**WHAT THE TASK REQUIRES**
State how many lines of the listing below contain the word "walnut". Give only the number.

_ _ _ _ _

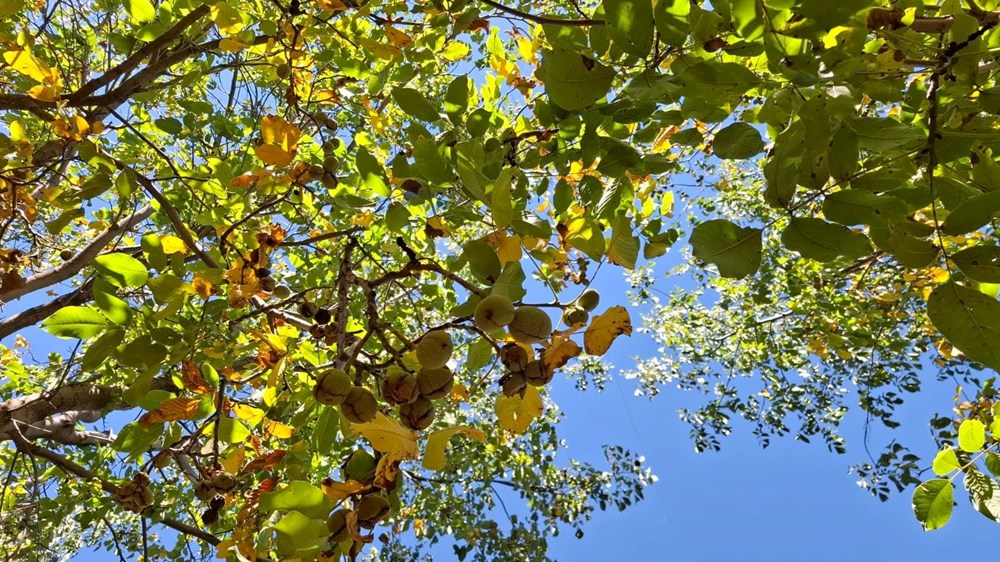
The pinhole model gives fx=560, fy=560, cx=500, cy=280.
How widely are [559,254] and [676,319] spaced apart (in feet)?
13.5

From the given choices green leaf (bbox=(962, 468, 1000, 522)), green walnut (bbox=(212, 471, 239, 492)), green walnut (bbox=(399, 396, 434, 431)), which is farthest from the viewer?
green walnut (bbox=(212, 471, 239, 492))

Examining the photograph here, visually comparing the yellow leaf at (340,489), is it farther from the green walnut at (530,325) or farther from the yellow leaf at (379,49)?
the yellow leaf at (379,49)

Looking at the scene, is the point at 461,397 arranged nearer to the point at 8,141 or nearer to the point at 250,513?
the point at 250,513

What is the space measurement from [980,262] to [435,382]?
107 centimetres

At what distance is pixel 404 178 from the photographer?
5.07ft

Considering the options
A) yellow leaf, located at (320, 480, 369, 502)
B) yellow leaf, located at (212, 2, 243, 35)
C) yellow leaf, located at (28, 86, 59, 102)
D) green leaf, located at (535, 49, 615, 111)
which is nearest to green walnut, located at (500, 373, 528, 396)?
yellow leaf, located at (320, 480, 369, 502)

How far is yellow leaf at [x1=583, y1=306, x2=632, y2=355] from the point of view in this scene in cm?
118

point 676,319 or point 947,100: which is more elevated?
point 676,319

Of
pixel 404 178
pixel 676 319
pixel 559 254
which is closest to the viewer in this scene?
pixel 404 178

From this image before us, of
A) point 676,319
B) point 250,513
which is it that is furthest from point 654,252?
point 676,319

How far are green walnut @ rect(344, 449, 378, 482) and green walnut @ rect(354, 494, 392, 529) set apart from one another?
77 millimetres

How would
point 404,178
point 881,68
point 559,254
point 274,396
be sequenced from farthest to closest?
point 559,254, point 274,396, point 404,178, point 881,68

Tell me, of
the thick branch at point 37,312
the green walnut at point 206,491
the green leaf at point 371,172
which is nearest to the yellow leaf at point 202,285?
the green leaf at point 371,172

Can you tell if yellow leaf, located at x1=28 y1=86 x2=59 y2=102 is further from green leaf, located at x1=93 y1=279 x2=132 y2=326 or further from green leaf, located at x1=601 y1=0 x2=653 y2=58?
green leaf, located at x1=601 y1=0 x2=653 y2=58
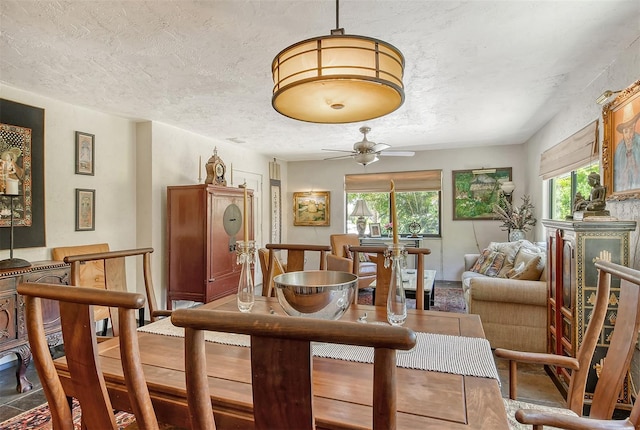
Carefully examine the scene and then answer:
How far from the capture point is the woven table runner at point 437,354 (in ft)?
3.53

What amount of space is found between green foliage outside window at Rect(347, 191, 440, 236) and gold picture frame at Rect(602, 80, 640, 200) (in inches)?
146

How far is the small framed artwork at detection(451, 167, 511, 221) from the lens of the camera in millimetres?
5770

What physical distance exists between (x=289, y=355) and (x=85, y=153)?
381cm

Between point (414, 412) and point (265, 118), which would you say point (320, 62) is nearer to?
point (414, 412)

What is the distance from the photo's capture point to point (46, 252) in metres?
3.10

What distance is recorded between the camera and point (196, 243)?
397 cm

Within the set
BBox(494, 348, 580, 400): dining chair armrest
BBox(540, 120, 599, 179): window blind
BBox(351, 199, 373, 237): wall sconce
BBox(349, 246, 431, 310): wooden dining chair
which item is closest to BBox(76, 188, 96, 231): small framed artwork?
BBox(349, 246, 431, 310): wooden dining chair

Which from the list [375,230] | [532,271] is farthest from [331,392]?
[375,230]

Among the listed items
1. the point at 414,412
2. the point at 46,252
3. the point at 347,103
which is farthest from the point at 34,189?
the point at 414,412

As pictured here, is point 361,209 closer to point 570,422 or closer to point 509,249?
point 509,249

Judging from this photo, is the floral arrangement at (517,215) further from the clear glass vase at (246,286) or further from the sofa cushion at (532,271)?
the clear glass vase at (246,286)

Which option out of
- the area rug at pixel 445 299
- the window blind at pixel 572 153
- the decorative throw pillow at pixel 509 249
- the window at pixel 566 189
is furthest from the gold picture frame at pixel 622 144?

_ _ _ _ _

**TASK SOLUTION**
6